Topic 2
プレイヤーに恐怖を与えるクリーチャーの表現
押し寄せるクリーチャーとキャラクターアニメーション
本作はガンシューティングという性質からも、ザコ敵として絶えず襲いかかってくるクリーチャーもまた主役であると言えるだろう。これらクリーチャーのデザインは新規に起こしたものと、過去作の特徴を踏襲したリメイクのものとの両方が存在する。筆者も取材時にプレイさせていただいたのだが、前項でも触れたように雪崩のように押し寄せるクリーチャーの数と迫力に何より驚かされた。湊谷氏によると、ボスの初期のアイデアでも「大量のクリーチャーが集まって合体していく」という提案のコンセプトアートを描いたそうだ。こちらが最終的にどのようなかたちに落とし込まれたかは、実際に遊んで確かめてみてほしい。
やや逸れるが、本開発での制作コストを抑えるために、アグニ・フレア側では人型キャラの制作に汎用的なベースメッシュ生成ツールも導入している。またクリーチャーの一部のモーションはセガから用意された過去シリーズの資産を活かしたとのことだ。キャラクターのアニメーションを担当した渡邊一行氏によると、ゲーム中のアニメーションはゲームと密接に関わるため、セガ主導の下で仕様が切られ、リグもセガ側からIK・FKの切り替えが可能で使いやすくシンプルなものが用意されたという。「過去作のモーションやキャプチャデータをMayaのリグに変換するツールも提供があり、随分と楽をさせていただきました」とのことだ。
クリーチャーの群衆表現
本作の特徴でもある、クリーチャーが雪崩のように押し寄せる場面を描いたコンセプトアート。当初は「特徴すぎるデザインにしない」ことを意識していたが、最終的にはクリーチャーを目立たせて全体でインパクトを出す方がゲーム画面からは伝わるという方針になったという
実際のゲーム画面。最大で約200体同時に登場するシーンもあるというから驚きだ。クリーチャーのモデルの種類は20体(+バリエーション)。1体は約1万5千~3万頂点で、骨数は少ないもので62本。指先まで骨が入っているそうだ
ダメージ表現の検証
倫理上、ゲームでは採用されることはないが、結果がわかりやすいということで、様々なダメージ表現を作成し、どこまでの表現ができるかの検証がなされた
【画像1-1→1-2→1-3】は銃撃が着弾した箇所のダメージ表現。【画像2-1→2-2→2-3】は着弾箇所から燃え広がる表現だ。骨が現れると物理シミュレーションに切り替わり崩れ落ちる。【画像3-1→3-2→3-3】はさらに灰となって飛散する表現となる。実際にゲームでは採用することはないにもかかわらず、技術的にどこまで表現できるかいろいろと模索している姿が窺える
『HOUSE OF THE DEAD ~SCARLET DAWN~』ダメージテスト
Topic 3
レールカメラをベースにした背景ワーク
モジュラーアセットで構築されたステージ制作
本作のステージは全部で5つとなっており、各ステージは数ブロックに分かれている。「全編通してレールカメラで進行する」のがゲームにおける特徴でもあるが、セガ側でラフモデルとカメラを作成。その後、DCCツール上でボックスを並べたような簡易的なステージを構成し、再度セガ側に確認を取りながらステージをつくり上げているそうだ。UE4を採用したことでカメラを作成する作業工程がかなり簡略化され、その分つくり込む時間ができたという。

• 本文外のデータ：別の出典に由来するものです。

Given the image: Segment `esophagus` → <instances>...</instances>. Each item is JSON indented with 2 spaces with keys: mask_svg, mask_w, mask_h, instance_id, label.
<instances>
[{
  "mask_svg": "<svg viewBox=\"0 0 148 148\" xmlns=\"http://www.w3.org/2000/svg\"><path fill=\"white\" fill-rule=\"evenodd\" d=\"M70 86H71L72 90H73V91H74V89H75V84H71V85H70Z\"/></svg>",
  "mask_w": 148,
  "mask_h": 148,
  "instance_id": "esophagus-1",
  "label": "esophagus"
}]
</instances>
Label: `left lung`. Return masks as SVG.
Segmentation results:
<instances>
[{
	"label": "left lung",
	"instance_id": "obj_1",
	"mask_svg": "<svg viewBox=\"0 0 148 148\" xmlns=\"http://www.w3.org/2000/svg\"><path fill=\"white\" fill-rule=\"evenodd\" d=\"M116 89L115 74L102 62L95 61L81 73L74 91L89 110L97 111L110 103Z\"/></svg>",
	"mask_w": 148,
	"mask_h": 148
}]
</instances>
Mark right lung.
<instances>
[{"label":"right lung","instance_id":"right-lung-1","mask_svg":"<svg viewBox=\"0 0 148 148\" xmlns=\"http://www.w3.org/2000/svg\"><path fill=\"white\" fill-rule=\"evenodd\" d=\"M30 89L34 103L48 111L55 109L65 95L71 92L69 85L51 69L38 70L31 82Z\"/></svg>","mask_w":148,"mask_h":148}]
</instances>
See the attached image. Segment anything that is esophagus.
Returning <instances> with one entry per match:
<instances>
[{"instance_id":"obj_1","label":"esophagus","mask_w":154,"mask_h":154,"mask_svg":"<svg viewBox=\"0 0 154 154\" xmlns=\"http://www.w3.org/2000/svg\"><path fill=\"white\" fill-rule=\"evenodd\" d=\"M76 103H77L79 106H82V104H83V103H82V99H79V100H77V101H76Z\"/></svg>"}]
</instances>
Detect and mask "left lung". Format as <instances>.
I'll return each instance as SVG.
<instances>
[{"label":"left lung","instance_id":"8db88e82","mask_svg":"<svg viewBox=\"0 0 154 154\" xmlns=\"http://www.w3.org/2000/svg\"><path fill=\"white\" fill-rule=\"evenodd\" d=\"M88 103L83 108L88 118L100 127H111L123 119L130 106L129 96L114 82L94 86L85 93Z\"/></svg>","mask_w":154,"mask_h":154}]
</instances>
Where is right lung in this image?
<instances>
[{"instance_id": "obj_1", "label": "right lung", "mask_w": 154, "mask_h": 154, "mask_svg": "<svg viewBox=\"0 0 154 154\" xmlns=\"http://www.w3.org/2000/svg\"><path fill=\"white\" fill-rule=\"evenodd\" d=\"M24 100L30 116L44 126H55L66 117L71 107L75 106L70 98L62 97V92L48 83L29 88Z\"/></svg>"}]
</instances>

ステージを構成するアセットは90cm単位で柱や壁といったパーツ群になり、これらをレゴブロックのように組み立てていく。こうしたアセットは「モジュラーアセット」と呼ばれ、制作コストとメモリ占有の観点からも非常に効率的であり、近年スタンダードな手法になる。コンセプトアート制作のほか、キャラクター/背景モデリング全般を担当した湊谷氏いわく「アセットを細かく分けておくことで、ゲーム中の演出の変更などに応じて随時レイアウトを組み替えて試行錯誤ができました」とのことだ。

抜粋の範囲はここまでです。